Thank God she never posted those pictues.
http://www.wired.com/news/culture/0,71442-0.html?tw=wn_index_3
Conference co-founder Coogan acknowledged that academia can be a fun- buster. "You have this dog and you love it, and you want to find out why you love it. You dissect it, and you're left with this dead bloody dog on the table," he said. "That’s one of the things that academics do."
Yes. It's so true. I so want to be an academic.
I was playing as my Male avatar this morning, and it was reinforce to me again how much SL is geared toward female avatars. Just hitting the ground running as a new player it's infinately easier to find a large variety of cheap items of high visual quality for female avatars. I was looking like "hot babe" in a few minutes and a few landmarks. My poor male avatar however, having been in the game longer and purchase rather expensive items, still looks, well....boring and subpar. There just isn't enough volume and variety for male items to be driven down and prices and made available.

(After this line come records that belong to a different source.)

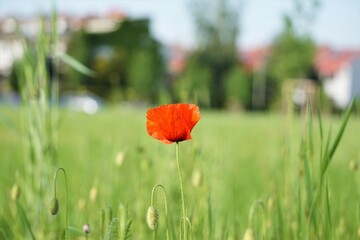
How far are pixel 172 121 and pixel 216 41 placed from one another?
2682 centimetres

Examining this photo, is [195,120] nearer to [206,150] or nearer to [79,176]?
[206,150]

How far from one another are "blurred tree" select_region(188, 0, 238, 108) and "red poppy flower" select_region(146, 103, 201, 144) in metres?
24.7

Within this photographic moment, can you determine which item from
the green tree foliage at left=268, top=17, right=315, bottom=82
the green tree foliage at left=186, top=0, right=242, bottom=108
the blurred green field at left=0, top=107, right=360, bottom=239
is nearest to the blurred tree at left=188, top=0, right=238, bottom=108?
the green tree foliage at left=186, top=0, right=242, bottom=108

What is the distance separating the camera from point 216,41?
2698 cm

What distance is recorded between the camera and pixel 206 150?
1559 mm

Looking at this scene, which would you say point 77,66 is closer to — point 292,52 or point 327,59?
point 292,52

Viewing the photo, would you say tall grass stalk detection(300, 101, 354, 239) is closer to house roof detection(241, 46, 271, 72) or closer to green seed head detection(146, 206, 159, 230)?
green seed head detection(146, 206, 159, 230)

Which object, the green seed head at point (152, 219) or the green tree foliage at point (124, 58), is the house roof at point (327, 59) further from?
the green seed head at point (152, 219)

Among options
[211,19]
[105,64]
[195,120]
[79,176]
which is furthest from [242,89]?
[195,120]

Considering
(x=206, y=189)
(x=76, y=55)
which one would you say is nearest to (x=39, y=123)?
(x=206, y=189)

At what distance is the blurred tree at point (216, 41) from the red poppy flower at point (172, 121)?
24.7m

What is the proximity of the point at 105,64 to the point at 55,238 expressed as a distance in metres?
28.1

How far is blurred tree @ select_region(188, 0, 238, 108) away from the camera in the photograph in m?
26.0

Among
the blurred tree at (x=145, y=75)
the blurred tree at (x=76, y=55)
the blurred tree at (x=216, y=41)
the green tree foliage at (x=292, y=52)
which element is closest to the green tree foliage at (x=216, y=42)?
the blurred tree at (x=216, y=41)
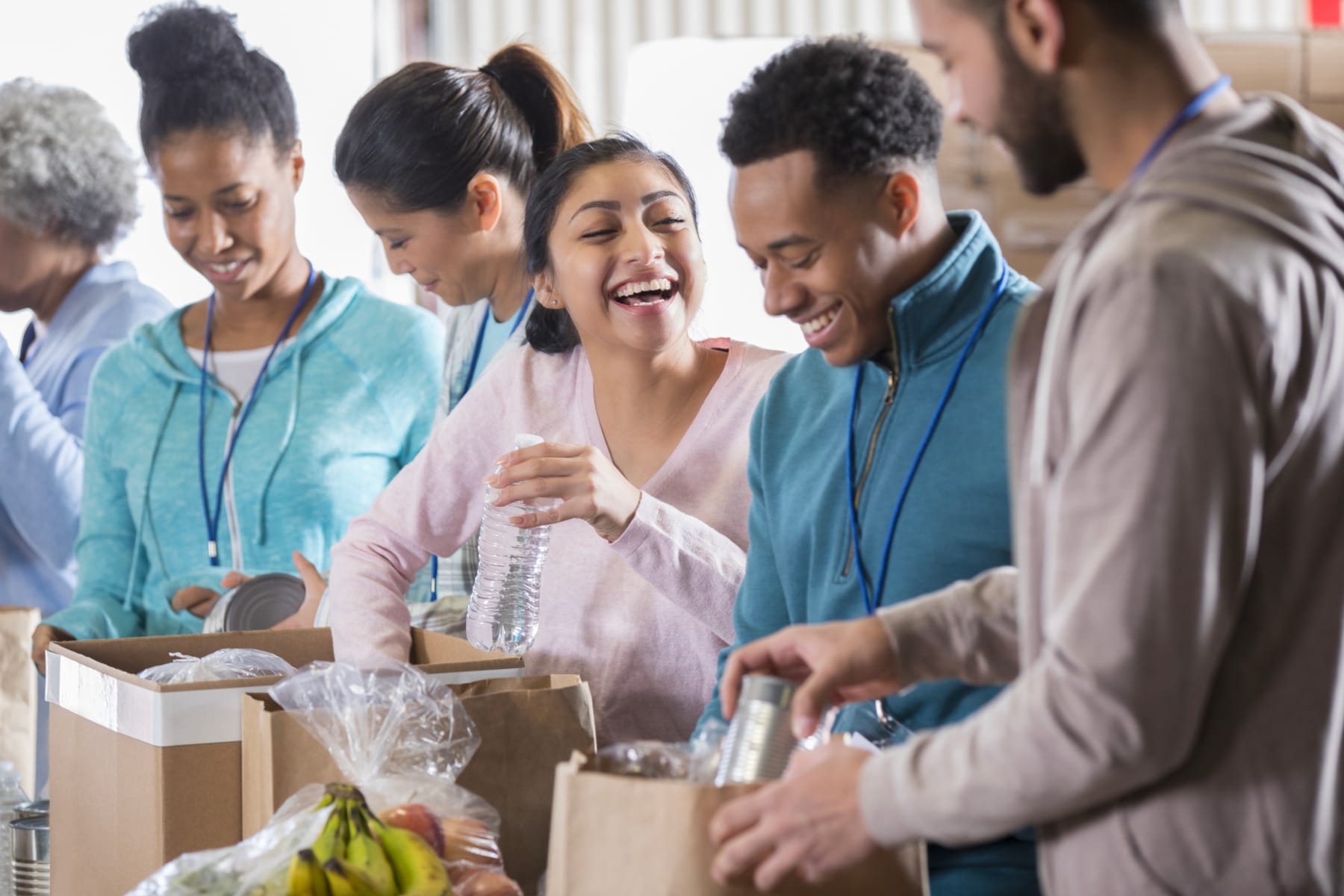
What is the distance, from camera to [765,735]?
0.84 meters

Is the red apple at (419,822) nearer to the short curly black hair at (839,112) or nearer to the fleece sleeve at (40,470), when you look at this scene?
the short curly black hair at (839,112)

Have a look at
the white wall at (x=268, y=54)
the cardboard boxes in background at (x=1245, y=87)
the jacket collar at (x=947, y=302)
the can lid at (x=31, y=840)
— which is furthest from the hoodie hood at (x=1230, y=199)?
the white wall at (x=268, y=54)

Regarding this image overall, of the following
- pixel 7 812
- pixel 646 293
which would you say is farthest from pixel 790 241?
pixel 7 812

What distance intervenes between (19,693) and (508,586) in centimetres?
120

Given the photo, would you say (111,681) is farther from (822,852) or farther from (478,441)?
(822,852)

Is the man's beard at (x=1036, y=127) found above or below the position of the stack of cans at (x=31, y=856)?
above

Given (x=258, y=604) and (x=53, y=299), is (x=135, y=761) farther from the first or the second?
(x=53, y=299)

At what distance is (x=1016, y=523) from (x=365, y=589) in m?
1.15

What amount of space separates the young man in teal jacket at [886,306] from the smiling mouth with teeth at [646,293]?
16.8 inches

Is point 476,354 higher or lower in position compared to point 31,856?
higher

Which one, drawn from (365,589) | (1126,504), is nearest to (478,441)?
(365,589)

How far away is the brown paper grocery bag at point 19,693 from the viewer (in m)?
2.41

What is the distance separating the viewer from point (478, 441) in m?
1.79

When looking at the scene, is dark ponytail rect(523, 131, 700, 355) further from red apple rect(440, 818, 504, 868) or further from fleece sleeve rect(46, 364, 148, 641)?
fleece sleeve rect(46, 364, 148, 641)
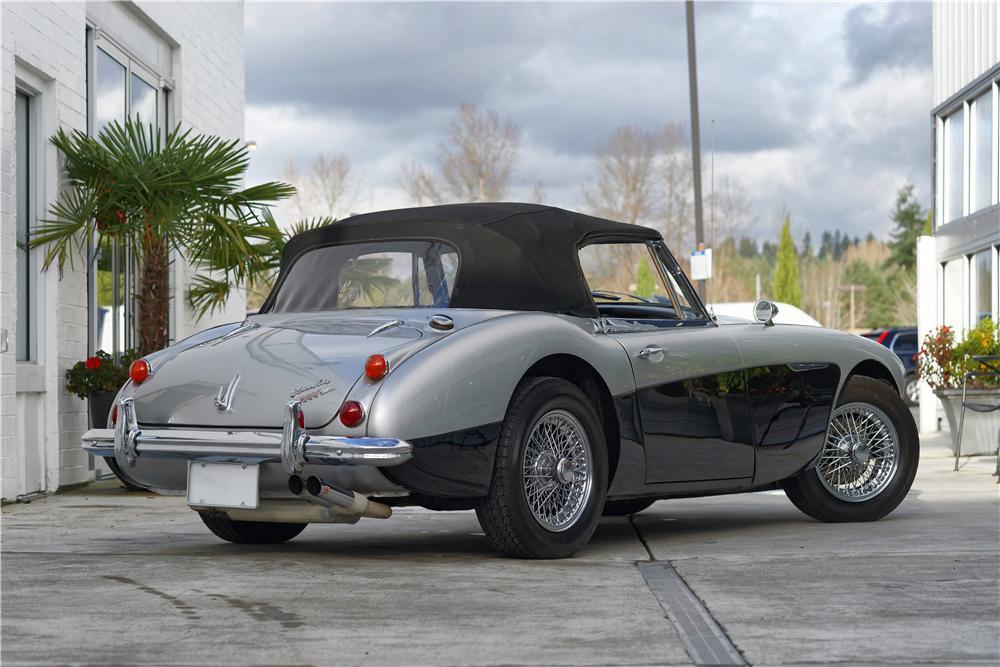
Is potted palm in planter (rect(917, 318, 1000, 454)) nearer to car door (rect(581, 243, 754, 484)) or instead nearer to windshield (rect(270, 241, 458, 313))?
car door (rect(581, 243, 754, 484))

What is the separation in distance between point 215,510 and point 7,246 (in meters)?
4.61

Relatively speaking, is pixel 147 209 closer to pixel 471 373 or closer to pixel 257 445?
pixel 257 445

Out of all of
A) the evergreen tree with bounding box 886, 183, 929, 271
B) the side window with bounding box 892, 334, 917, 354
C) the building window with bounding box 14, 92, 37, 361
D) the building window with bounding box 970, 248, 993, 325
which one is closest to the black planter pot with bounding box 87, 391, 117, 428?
the building window with bounding box 14, 92, 37, 361

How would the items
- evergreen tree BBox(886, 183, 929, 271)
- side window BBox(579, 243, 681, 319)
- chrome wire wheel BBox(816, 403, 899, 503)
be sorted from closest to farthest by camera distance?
1. side window BBox(579, 243, 681, 319)
2. chrome wire wheel BBox(816, 403, 899, 503)
3. evergreen tree BBox(886, 183, 929, 271)

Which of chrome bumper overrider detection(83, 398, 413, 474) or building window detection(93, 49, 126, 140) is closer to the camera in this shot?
chrome bumper overrider detection(83, 398, 413, 474)

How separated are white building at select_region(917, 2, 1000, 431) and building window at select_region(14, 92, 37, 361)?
10.5 metres

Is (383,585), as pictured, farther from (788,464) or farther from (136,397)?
(788,464)

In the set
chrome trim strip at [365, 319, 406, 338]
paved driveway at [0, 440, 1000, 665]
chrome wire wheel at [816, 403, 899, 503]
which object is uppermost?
chrome trim strip at [365, 319, 406, 338]

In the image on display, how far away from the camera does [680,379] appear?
254 inches

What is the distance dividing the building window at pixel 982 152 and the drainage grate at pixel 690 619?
12.3 metres

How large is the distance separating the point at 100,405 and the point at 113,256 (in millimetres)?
2181

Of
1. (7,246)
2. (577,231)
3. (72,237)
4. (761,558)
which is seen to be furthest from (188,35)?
(761,558)

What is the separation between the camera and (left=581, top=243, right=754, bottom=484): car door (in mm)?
6324

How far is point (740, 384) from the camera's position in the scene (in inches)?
266
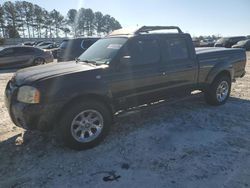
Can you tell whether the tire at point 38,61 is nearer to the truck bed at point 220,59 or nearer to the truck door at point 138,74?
the truck bed at point 220,59

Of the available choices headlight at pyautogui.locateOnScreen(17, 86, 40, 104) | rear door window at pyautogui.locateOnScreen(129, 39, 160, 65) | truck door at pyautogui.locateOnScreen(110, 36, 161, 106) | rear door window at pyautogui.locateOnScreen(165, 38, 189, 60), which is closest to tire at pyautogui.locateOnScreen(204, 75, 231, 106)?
rear door window at pyautogui.locateOnScreen(165, 38, 189, 60)

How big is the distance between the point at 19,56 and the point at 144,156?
13.4 m

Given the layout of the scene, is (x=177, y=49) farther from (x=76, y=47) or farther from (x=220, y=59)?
(x=76, y=47)

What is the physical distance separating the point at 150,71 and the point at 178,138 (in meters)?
1.34

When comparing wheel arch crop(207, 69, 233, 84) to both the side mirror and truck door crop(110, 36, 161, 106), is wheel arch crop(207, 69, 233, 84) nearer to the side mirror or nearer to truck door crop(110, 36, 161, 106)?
truck door crop(110, 36, 161, 106)

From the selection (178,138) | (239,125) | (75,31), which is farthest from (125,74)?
(75,31)

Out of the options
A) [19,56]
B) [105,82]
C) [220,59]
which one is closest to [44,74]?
[105,82]

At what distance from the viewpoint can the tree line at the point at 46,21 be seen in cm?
5697

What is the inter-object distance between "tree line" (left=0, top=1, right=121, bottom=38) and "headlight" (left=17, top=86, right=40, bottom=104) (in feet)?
191

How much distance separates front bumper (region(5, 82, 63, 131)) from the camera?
3.62 metres

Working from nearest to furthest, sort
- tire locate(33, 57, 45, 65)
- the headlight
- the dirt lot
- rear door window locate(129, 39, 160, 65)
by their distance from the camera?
the dirt lot
the headlight
rear door window locate(129, 39, 160, 65)
tire locate(33, 57, 45, 65)

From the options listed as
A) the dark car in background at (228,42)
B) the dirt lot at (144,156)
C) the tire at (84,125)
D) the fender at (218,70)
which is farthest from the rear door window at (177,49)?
the dark car in background at (228,42)

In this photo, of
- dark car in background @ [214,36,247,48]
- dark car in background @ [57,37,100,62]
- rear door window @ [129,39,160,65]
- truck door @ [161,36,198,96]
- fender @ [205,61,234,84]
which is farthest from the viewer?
dark car in background @ [214,36,247,48]

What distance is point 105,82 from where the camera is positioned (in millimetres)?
4148
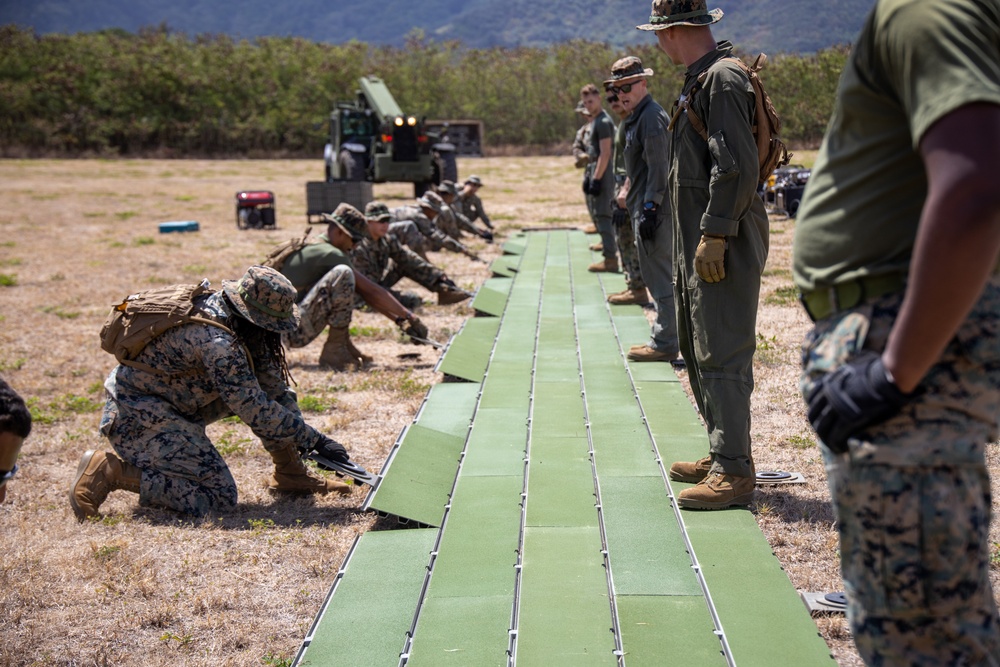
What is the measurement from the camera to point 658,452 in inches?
196

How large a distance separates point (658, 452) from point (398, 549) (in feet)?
5.07

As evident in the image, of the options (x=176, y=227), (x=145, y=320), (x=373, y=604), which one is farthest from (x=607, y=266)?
(x=176, y=227)

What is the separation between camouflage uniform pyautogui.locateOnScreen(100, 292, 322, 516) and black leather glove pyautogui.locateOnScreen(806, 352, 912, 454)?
308 cm

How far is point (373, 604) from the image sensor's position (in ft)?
11.4

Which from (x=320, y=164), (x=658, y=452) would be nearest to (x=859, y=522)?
(x=658, y=452)

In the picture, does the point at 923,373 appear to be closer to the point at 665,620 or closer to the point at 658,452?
the point at 665,620

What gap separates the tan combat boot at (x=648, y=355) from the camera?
6.84 meters

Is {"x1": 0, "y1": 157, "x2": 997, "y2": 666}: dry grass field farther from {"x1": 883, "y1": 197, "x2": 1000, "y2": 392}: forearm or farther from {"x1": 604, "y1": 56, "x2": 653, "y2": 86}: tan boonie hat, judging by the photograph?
{"x1": 604, "y1": 56, "x2": 653, "y2": 86}: tan boonie hat

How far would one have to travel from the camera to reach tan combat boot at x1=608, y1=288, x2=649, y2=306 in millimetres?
8953

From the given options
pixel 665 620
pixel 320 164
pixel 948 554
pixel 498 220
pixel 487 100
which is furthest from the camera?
pixel 487 100

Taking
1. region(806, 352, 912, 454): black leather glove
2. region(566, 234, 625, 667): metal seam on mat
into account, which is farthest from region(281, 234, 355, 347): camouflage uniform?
region(806, 352, 912, 454): black leather glove

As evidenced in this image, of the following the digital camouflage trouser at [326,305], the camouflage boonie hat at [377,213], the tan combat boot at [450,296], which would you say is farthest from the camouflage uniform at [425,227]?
the digital camouflage trouser at [326,305]

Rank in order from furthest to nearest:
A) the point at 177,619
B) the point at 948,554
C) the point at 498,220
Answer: the point at 498,220 → the point at 177,619 → the point at 948,554

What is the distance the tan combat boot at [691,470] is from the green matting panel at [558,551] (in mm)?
60
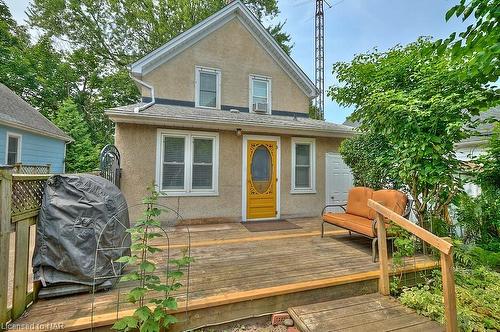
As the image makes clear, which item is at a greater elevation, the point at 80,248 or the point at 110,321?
the point at 80,248

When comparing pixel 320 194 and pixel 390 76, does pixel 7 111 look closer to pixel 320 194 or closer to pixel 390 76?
pixel 320 194

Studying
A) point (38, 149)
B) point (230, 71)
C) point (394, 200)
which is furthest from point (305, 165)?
point (38, 149)

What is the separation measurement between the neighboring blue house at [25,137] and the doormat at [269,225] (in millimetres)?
9365

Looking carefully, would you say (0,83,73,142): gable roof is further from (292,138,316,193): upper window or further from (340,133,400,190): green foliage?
(340,133,400,190): green foliage

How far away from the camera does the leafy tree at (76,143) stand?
14461 mm

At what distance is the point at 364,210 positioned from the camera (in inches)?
180

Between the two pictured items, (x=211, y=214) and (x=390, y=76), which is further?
(x=211, y=214)

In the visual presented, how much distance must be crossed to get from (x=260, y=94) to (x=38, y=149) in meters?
10.7

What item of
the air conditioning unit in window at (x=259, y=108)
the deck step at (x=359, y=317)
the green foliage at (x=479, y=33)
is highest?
the air conditioning unit in window at (x=259, y=108)

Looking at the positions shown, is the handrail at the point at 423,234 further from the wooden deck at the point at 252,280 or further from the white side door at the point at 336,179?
the white side door at the point at 336,179

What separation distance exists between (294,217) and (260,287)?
14.3 feet

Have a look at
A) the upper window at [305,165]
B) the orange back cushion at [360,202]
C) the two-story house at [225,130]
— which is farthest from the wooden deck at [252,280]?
the upper window at [305,165]

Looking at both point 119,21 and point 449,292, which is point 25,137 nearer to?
point 119,21

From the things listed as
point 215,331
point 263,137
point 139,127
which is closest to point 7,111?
point 139,127
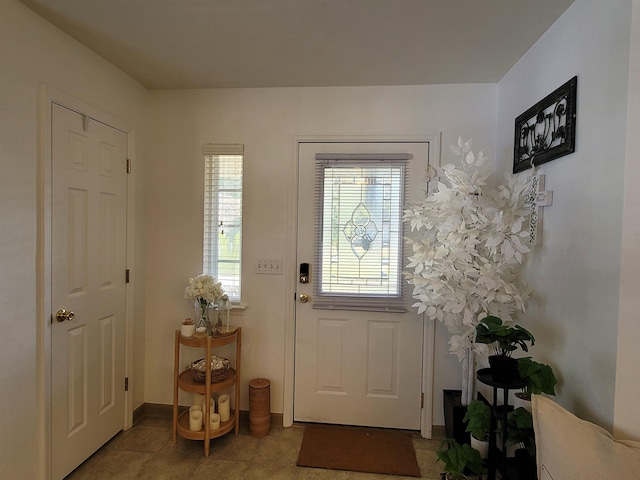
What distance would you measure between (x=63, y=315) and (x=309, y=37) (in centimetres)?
201

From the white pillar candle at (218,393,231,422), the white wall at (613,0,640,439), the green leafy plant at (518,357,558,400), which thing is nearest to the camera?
the white wall at (613,0,640,439)

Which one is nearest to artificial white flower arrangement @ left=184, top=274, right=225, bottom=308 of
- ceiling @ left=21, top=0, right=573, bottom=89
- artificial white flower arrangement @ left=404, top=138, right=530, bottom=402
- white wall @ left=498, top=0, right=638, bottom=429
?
artificial white flower arrangement @ left=404, top=138, right=530, bottom=402

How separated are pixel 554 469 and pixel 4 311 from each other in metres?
2.28

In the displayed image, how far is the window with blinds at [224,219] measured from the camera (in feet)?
7.98

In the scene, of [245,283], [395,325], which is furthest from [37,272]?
[395,325]

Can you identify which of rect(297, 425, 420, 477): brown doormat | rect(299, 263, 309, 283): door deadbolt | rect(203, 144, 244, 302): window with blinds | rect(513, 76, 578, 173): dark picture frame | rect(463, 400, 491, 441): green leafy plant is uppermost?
rect(513, 76, 578, 173): dark picture frame

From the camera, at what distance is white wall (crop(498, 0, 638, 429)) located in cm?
118

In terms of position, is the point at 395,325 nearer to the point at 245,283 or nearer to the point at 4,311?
the point at 245,283

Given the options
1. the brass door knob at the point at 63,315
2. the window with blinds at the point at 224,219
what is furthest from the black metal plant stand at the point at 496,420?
the brass door knob at the point at 63,315

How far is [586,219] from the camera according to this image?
1.31 metres

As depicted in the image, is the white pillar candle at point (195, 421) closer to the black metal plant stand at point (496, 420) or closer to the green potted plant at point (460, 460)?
the green potted plant at point (460, 460)

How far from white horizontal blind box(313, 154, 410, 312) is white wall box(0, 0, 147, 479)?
62.0 inches

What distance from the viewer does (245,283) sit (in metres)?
2.43

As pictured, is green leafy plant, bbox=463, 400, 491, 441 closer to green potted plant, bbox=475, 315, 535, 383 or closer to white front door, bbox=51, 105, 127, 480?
green potted plant, bbox=475, 315, 535, 383
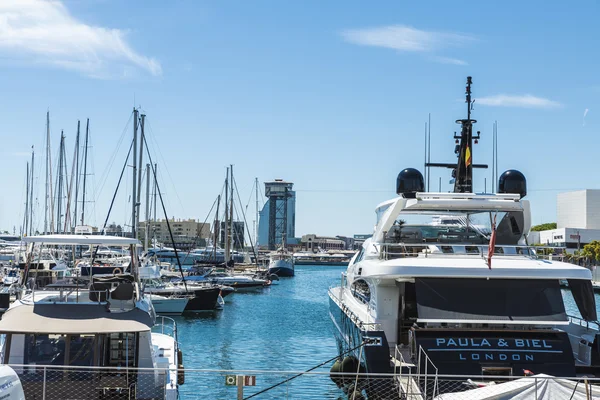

I suppose it also feeds into the whole virtual sex, which comprises such a huge portion of second life's economy. Females are suppose to look good to attract men who will pay them for their services. It doesn't matter what a male avatar looks like, and chances are there are very few male escorts. Playing as a female is just more interesting socially and economically. As a male avatar I just feel outclassed by others, while with my cheap 1 Lidenen hair as a female I feel on par with other avatars. Oh social constructions/roles in virtual spaces, how you baffle and confuse me, and well...bore me.
Who is your favorite Muppet ? Why?
QotD submitted by knitwitology.vox.com .
Gonzo and Rizzo. Of course.
"I want to be small so I will be spoiled and I will be cute, because when you grow up, for example at the age of twenty, you are already not treated the same way, youaren't hugged and kissed and spoiled and played with." p. 178
Oh small Israeli girl, how wise you are.
tiff: you're mr. profound
me: WHAT
tiff: so you like your vodkah straight
me: ok
I joined Wikipedia, and edited my first article. I feel like I have a child now.